D’avoir retrouvé ces lignes que j’avais complètement oubliées, me rend aujourd’hui heureux. C’est pour s’être appuyées sur cette philosophie, et j’oserais dire sur cette théologie, sur cette dimension sociale de la morale, à mon sens orthodoxe, que mes convictions nationales se sont toujours senties à l’aise dans ma foi religieuse.
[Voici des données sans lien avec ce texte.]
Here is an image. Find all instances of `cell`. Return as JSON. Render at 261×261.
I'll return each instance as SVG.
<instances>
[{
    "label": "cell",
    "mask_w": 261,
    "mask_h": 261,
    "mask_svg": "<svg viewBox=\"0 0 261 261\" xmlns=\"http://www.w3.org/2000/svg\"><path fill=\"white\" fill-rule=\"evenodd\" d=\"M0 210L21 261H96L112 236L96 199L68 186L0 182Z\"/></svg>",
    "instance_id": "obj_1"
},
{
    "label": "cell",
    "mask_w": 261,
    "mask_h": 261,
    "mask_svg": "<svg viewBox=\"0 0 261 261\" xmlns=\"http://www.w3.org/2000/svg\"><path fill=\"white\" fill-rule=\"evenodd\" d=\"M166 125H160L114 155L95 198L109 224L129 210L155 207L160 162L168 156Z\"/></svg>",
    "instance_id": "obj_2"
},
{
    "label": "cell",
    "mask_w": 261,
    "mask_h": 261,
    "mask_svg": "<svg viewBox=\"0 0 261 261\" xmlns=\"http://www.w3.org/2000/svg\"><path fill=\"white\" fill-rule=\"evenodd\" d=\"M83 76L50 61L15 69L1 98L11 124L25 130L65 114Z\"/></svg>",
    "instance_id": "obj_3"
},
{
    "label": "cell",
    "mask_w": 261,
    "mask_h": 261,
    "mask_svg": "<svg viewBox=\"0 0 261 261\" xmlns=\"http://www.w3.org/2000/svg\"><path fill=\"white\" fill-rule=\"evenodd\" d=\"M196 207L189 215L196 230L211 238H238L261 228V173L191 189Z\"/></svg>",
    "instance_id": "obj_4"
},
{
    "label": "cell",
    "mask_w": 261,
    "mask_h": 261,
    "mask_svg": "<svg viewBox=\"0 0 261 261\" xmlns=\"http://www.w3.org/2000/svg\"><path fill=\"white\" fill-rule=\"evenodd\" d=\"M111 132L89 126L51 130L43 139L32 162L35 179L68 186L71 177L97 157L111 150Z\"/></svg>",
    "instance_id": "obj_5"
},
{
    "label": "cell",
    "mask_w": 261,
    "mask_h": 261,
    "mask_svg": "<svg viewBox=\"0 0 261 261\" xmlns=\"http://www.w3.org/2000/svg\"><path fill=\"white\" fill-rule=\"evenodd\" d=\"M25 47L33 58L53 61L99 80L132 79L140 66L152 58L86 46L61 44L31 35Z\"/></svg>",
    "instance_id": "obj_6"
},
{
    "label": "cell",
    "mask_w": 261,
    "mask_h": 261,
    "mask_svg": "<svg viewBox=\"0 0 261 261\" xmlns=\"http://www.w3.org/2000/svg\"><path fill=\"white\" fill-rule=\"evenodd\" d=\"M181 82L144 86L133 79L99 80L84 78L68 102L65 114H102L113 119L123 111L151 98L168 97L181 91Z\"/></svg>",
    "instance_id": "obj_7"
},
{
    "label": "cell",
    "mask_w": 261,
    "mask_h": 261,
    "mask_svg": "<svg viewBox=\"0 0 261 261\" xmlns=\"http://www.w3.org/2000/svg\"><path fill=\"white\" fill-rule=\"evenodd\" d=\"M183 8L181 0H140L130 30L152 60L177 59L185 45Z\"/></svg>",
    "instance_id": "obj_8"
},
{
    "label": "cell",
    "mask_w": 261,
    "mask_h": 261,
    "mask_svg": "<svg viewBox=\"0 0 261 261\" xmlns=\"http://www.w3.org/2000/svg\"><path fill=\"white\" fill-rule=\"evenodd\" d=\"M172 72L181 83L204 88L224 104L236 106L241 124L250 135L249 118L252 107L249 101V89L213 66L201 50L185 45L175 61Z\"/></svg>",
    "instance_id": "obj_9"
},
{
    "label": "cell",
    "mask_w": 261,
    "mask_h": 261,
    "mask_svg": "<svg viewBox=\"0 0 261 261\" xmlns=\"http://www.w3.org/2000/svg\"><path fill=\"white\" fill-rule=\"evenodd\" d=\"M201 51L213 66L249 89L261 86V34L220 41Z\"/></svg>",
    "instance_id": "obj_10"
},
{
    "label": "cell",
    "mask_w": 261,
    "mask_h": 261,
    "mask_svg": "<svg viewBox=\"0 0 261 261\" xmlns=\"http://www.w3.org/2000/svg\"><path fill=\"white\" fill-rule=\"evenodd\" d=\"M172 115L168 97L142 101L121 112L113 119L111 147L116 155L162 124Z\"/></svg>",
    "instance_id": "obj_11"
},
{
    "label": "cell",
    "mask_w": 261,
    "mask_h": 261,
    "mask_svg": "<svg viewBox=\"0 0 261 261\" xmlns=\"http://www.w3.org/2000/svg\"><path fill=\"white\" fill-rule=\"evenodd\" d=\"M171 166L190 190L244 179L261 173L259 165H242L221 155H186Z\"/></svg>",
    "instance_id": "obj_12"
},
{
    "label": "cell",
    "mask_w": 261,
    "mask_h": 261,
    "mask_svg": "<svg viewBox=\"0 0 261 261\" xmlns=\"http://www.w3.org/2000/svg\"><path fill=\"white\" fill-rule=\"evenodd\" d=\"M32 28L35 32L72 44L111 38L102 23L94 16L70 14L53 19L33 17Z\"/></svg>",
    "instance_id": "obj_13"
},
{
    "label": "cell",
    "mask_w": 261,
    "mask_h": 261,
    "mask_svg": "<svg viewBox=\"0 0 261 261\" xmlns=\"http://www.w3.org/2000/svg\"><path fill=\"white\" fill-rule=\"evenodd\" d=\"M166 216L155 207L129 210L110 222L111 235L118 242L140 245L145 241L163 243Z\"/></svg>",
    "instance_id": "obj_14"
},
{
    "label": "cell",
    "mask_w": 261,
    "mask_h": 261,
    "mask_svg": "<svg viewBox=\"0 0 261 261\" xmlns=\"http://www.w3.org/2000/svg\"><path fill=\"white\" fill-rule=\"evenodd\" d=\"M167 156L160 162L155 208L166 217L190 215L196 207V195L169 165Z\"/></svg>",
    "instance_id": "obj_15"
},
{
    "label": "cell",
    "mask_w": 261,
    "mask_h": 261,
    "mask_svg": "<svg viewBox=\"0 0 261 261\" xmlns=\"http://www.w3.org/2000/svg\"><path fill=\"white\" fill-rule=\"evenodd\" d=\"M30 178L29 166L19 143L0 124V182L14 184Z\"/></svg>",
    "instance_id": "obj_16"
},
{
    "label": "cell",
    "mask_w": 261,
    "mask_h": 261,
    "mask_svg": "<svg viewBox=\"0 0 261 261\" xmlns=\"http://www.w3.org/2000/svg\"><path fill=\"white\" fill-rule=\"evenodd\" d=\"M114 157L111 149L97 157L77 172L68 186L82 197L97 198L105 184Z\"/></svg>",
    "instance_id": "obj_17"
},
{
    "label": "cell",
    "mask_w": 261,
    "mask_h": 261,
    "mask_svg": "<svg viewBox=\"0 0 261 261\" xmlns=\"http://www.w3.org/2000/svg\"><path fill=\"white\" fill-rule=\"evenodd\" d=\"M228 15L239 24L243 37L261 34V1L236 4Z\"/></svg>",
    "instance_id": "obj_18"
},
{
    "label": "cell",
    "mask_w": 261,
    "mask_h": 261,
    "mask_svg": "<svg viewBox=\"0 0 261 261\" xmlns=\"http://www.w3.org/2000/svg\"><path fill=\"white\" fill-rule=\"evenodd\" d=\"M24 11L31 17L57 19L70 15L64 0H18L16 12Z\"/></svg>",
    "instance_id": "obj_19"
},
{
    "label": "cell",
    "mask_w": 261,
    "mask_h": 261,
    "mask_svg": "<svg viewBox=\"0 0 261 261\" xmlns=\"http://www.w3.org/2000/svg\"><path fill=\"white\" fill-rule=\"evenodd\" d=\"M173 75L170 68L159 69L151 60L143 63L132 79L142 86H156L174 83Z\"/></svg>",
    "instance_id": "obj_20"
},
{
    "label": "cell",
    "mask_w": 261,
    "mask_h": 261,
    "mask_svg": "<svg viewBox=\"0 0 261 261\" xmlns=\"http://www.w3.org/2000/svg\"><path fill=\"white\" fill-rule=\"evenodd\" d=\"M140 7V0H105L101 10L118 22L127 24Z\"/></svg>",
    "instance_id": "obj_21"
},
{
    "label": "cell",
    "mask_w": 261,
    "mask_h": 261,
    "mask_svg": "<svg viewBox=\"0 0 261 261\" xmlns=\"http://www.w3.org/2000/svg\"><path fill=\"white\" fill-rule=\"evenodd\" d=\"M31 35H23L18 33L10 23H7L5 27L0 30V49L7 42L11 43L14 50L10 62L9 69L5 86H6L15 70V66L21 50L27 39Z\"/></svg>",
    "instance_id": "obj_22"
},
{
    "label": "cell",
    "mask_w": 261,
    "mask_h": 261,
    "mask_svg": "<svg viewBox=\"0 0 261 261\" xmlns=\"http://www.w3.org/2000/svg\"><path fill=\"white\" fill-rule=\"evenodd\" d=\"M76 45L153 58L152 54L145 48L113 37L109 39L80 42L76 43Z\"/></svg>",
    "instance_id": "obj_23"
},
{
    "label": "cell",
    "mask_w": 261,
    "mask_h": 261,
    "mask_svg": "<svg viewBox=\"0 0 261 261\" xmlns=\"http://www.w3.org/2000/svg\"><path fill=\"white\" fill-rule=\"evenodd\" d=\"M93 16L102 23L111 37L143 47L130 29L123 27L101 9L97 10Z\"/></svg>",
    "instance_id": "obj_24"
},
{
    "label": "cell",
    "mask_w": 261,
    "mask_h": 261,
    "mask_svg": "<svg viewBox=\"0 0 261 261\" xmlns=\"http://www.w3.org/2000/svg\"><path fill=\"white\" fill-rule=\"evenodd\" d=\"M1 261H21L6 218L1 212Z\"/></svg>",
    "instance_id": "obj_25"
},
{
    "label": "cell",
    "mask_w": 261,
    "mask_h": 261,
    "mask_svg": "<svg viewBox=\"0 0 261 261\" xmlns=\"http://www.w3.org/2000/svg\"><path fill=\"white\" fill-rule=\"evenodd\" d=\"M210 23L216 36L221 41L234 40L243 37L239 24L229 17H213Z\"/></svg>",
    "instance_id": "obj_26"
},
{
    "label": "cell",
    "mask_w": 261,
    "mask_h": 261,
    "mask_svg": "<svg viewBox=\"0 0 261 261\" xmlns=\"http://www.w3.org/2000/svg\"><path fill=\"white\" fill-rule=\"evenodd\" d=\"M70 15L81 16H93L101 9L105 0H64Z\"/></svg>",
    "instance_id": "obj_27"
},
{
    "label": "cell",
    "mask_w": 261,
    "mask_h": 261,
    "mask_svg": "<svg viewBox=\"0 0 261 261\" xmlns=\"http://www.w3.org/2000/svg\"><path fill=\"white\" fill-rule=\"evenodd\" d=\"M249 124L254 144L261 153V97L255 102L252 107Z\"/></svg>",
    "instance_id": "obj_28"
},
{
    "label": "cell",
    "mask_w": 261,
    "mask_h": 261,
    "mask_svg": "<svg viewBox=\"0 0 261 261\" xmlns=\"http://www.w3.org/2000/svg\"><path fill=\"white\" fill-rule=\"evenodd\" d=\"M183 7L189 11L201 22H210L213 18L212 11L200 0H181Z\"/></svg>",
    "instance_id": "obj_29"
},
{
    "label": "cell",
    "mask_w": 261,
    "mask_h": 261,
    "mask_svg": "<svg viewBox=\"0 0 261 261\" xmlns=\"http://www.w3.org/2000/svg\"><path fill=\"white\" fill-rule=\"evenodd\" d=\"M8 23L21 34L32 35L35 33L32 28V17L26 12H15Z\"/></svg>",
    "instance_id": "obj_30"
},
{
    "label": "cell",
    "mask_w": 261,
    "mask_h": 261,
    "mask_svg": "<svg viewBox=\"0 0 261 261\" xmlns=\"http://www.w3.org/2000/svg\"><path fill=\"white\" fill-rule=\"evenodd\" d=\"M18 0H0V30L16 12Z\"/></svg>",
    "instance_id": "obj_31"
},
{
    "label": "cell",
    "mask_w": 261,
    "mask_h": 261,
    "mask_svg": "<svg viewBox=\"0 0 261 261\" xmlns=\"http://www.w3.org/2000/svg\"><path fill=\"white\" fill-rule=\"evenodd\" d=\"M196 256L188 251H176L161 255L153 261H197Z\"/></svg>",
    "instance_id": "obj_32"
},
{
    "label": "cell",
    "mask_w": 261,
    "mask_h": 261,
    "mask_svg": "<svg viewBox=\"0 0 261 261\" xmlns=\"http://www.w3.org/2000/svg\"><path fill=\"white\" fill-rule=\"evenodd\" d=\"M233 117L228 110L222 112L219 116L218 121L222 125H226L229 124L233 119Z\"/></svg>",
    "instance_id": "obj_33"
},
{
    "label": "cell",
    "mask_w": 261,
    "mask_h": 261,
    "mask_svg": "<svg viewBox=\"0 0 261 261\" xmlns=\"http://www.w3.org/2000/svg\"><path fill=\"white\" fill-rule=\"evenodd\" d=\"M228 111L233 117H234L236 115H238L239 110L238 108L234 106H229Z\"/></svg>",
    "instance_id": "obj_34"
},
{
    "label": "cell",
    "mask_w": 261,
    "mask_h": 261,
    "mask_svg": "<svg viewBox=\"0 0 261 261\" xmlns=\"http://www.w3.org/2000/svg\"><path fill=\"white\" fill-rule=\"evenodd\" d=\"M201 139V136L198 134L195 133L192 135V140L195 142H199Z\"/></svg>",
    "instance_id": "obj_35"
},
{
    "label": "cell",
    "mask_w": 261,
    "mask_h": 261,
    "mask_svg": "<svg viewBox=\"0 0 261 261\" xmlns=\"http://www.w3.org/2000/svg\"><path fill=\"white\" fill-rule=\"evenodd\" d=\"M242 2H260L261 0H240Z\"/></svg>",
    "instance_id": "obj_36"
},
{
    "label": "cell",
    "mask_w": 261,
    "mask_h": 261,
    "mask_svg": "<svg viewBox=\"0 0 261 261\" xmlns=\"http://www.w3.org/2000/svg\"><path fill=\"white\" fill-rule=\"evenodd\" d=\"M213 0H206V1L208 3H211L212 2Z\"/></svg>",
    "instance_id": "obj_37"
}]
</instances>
Accent de modernité, ai-je écrit plus haut, en cet article au Quartier latin. Le même accent, m’est-il défendu de le retrouver et même de plus forte résonance, sept ans plus tard, en un autre article paru dans Notre Temps (hebdomadaire de Montréal), le 21 juin 1947 ? Notre problème religieux, avec tout ce qu’il traîne de trouble, une jeunesse d’aujourd’hui qui ne doute de rien, surtout pas de soi-même, croit l’avoir découvert. Hélas, on en dissertait déjà, il y a plus de quinze ans ! Qui m’avait demandé cet article ? Le directeur du journal, mon ami Léopold Richer ? Peut-être… Tout ce que je sais, par sa correspondance, c’est qu’il en fut très content. On en parla dans les milieux de jeunesse catholique. Vais-je reproduire cet article au complet ? J’hésite. Mais je cède à ce que je crois en être la valeur documentaire, sinon même la vivante actualité.

Notre problème religieux

Notre problème religieux ! Problème d’adaptation, pourrait-on dire, comme de tous les problèmes des Canadiens français. Problème de tous les peuples jetés trop brusquement dans un internationalisme à l’échelle de la planisphère. Tout se mélange et ne peut éviter de se confronter : doctrines, philosophies, croyances ; et, ce qui est peut-être pis, mélange de toutes les mœurs. C’en est fait du mur de Chine et de bien d’autres. La foi du charbonnier ne suffit plus, si tant est qu’elle ait jamais suffi. Les croyants du vrai Dieu ne garderont eux-mêmes l’intégrité de leur foi que s’ils revisent leurs attitudes devant la question religieuse.